SYDNEY: There will be upsets, there will be drama, there will be cheers and there will be tears, but most eyes at the Australian Open will be on whether Rafa Nadal can succeed where so many great players before him have failed.
The world number one left Melbourne Park last year after retiring injured from his quarter-final against Andy Murray but returned this week with the Wimbledon, French and US Open titles in his possession.
A second Australian Open title on January 30 would make him only the third man to have held all four grand slam titles at one time, a feat beyond even the great Roger Federer. To date, at least.
The era of the Swiss maestro is not over quite yet and Federer returns as defending champion in search of his fifth Australian Open title on the back of a spell of tremendous form at the end of last season and the start of this.
While second seed Federer appears in rude health, there are health concerns about Nadal, even if this year it is a flu virus, not his knees, that has disrupted his preparations.
The Spaniard has no doubt he will be on court next week for his first round match against Brazilian Marcos Daniel and like all great champions his focus is on winning tennis matches, not on the annals of the game.
“My motivation is the Australian Open, that’s my motivation,” the top seed croaked to reporters in Melbourne on Friday.
“Nothing bigger than this — not because last year I had an injury, not because I have the chance to win the fourth grand slam in a row.
“For me the pressure is the same every tournament. The pressure is my pressure. I want to play well, to do the right things and we will see.”
Although Nadal and Federer have dominated the grand slams for the last few years — only two of the last 20 major titles have gone elsewhere — there are strong contenders waiting in the wings should either or both slip up.
Serbian Novak Djokovic, the 2008 champion at Melbourne Park, last year’s runner up Andy Murray and twice French Open losing finalist Robin Soderling round out the top five seeds and all have the game to challenge the top two on any given day.
The Australian Open has thrown up a surprise finalist or two in recent years and the likes of last year’s Wimbledon runner up Tomas Berdych and Jo-Wilfried Tsonga could go deep.

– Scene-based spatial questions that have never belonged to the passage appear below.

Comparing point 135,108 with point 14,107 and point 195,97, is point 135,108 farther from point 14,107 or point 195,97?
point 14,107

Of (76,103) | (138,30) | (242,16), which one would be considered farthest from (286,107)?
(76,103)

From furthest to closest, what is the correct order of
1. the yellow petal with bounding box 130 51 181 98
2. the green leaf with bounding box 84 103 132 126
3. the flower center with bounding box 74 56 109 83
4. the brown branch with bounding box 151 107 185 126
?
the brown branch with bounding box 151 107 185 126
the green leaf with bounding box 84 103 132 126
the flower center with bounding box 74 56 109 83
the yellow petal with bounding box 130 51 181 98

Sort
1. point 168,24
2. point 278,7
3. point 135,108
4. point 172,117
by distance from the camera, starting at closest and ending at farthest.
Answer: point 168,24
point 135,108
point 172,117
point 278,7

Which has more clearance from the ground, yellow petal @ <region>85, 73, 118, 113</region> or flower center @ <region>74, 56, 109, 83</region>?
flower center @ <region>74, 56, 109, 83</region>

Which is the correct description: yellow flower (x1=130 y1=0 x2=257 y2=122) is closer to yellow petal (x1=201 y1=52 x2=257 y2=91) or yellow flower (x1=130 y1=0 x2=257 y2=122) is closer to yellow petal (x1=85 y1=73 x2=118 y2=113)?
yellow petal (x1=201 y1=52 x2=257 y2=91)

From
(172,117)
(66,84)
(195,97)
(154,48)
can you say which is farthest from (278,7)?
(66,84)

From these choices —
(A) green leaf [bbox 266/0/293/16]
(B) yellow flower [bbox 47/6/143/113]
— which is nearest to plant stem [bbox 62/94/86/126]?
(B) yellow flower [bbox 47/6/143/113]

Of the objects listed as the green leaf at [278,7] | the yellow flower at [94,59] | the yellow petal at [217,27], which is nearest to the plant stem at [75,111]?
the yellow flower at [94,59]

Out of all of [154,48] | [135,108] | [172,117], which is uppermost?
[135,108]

If men’s tennis is enjoying a golden age, you would have to reach for a baser metal to describe the state of the women’s game.
The absence of last year’s winner and five-times champion Serena Williams through injury leaves the battle for the Daphne Akhurst Memorial Cup trophy wide open.

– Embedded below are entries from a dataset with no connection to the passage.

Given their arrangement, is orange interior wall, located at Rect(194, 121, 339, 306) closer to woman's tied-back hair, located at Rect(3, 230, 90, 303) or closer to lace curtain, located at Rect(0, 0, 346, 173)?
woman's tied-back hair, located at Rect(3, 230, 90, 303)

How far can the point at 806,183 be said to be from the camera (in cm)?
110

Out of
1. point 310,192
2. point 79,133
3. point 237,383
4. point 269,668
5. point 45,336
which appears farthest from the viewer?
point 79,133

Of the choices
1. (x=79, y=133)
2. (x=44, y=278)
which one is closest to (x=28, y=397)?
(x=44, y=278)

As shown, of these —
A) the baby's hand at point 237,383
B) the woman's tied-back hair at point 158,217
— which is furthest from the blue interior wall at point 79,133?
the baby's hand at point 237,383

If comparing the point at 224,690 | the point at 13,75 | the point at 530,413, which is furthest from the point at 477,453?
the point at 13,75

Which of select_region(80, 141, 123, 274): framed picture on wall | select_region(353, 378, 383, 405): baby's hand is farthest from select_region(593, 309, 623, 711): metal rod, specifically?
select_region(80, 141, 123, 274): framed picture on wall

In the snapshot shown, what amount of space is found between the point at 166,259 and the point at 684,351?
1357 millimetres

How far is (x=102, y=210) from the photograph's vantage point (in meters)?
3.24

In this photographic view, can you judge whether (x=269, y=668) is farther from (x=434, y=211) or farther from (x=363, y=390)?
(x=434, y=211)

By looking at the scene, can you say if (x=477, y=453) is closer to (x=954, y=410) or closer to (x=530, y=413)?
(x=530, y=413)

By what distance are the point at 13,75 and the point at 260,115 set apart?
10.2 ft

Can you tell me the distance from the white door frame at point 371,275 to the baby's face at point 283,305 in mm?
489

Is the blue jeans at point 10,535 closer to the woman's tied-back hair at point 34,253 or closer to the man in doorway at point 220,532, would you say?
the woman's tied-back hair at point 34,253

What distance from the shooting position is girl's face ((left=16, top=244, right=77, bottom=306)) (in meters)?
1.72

Dane Caroline Wozniacki is the top seed courtesy of her number one ranking, the latest in a series of players to have reached the summit of the women’s game without having won a grand slam.

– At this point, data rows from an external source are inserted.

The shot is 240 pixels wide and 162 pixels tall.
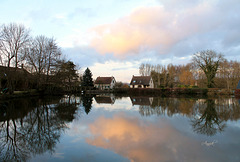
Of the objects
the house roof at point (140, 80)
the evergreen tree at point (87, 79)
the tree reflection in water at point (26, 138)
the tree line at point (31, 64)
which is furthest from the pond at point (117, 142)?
the house roof at point (140, 80)

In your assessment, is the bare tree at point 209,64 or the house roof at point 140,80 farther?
the house roof at point 140,80

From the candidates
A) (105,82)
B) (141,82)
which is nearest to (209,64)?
(141,82)

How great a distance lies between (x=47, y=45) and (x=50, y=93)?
778 cm

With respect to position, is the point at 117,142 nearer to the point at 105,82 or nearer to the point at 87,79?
the point at 87,79

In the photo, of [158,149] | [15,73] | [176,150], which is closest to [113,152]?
[158,149]

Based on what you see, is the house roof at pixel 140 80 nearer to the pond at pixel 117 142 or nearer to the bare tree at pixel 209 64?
the bare tree at pixel 209 64

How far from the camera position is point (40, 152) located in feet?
12.5

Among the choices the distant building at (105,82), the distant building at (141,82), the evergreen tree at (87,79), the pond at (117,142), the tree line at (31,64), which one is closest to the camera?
the pond at (117,142)

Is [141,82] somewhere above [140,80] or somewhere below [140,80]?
below

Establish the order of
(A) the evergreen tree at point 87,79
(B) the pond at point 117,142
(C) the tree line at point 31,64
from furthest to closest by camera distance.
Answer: (A) the evergreen tree at point 87,79 < (C) the tree line at point 31,64 < (B) the pond at point 117,142

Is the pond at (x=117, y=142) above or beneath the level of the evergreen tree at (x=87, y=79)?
beneath

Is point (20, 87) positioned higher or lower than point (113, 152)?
higher

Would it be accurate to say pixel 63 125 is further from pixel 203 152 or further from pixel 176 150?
pixel 203 152

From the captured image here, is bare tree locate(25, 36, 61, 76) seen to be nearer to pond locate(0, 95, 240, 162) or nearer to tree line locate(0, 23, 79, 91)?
tree line locate(0, 23, 79, 91)
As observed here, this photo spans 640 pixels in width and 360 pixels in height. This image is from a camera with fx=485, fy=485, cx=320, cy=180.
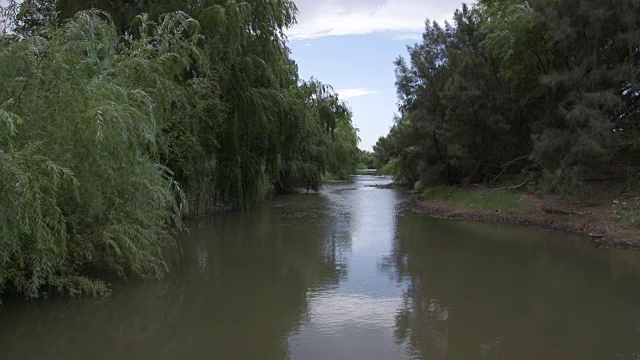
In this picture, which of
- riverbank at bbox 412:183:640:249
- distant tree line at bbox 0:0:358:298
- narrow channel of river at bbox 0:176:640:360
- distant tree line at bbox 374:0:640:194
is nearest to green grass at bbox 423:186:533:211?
riverbank at bbox 412:183:640:249

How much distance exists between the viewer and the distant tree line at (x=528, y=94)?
550 inches

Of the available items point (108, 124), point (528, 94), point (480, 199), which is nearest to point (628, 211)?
point (480, 199)

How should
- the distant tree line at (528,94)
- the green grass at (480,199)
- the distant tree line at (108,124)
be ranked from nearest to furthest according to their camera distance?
the distant tree line at (108,124), the distant tree line at (528,94), the green grass at (480,199)

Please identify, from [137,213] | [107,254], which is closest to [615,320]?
[137,213]

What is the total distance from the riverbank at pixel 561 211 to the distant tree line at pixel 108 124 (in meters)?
8.59

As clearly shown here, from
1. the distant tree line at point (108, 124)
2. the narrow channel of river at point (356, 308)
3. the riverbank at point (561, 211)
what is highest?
the distant tree line at point (108, 124)

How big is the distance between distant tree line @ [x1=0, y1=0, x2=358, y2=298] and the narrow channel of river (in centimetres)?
78

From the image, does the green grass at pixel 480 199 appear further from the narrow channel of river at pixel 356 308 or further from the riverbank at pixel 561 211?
the narrow channel of river at pixel 356 308

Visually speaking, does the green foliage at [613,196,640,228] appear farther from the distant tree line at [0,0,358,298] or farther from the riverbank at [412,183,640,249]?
the distant tree line at [0,0,358,298]

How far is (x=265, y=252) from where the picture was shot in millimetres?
10977

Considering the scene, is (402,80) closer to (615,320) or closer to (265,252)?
(265,252)

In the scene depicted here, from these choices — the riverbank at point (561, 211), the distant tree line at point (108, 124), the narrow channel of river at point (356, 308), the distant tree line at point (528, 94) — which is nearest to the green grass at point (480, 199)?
the riverbank at point (561, 211)

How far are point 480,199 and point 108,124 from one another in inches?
A: 622

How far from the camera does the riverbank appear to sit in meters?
12.5
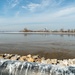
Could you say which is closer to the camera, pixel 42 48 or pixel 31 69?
pixel 31 69

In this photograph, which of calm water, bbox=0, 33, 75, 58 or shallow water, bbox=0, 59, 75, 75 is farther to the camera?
calm water, bbox=0, 33, 75, 58

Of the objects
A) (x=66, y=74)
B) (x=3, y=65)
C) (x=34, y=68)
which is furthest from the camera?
(x=3, y=65)

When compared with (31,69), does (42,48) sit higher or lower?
lower

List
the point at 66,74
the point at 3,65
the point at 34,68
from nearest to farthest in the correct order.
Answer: the point at 66,74 → the point at 34,68 → the point at 3,65

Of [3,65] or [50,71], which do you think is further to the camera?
[3,65]

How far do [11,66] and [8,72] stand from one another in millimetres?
158

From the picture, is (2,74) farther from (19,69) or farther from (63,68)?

The bookmakers favor Kim Clijsters and the 27-year-old Belgian has looked in prodigious form at the Sydney International, while the other top seeds have either eschewed the traditional warm-ups or made early exits.
The US Open champion has shown since her return from retirement in 2009 that she has lost none of her mental strength, which should hold her in good stead in her first round match against another former number one Dinara Safina.
Second seed Vera Zvonareva, a tearful runner up at Wimbledon and the US Open last year, is another contender to make the step up to a first major title, according to one of the world’s leading coaches, Patrick Mouratoglou, at least.
“She reached two grand slam finals last year, which is pretty good and she’s not the one anyone expects but I think she can really do something,” he told Reuters.
“Of course, I think we have to make Clijsters favorite and Wozniacki is going to win grand slams but I am not sure she is ready yet. But there are a few who can win.”
After a long barren stretch, Australia also have a top five challenger in Sam Stosur and she is confident she can end the 32-year wait for a local champion.
“I’m going to go in there thinking I can (win it),” she said. “But there’s a long way from thinking you can do it and playing a first round to holding the trophy at the end.”
Nadal knows that all too well, which is why he is not given to making predictions.
Were Nadal to achieve what only American Don Budge (1938) and Rod Laver (1962 and 1969) have before, however, there could hardly be a more appropriate arena on which to do it than the one named after the Australian great.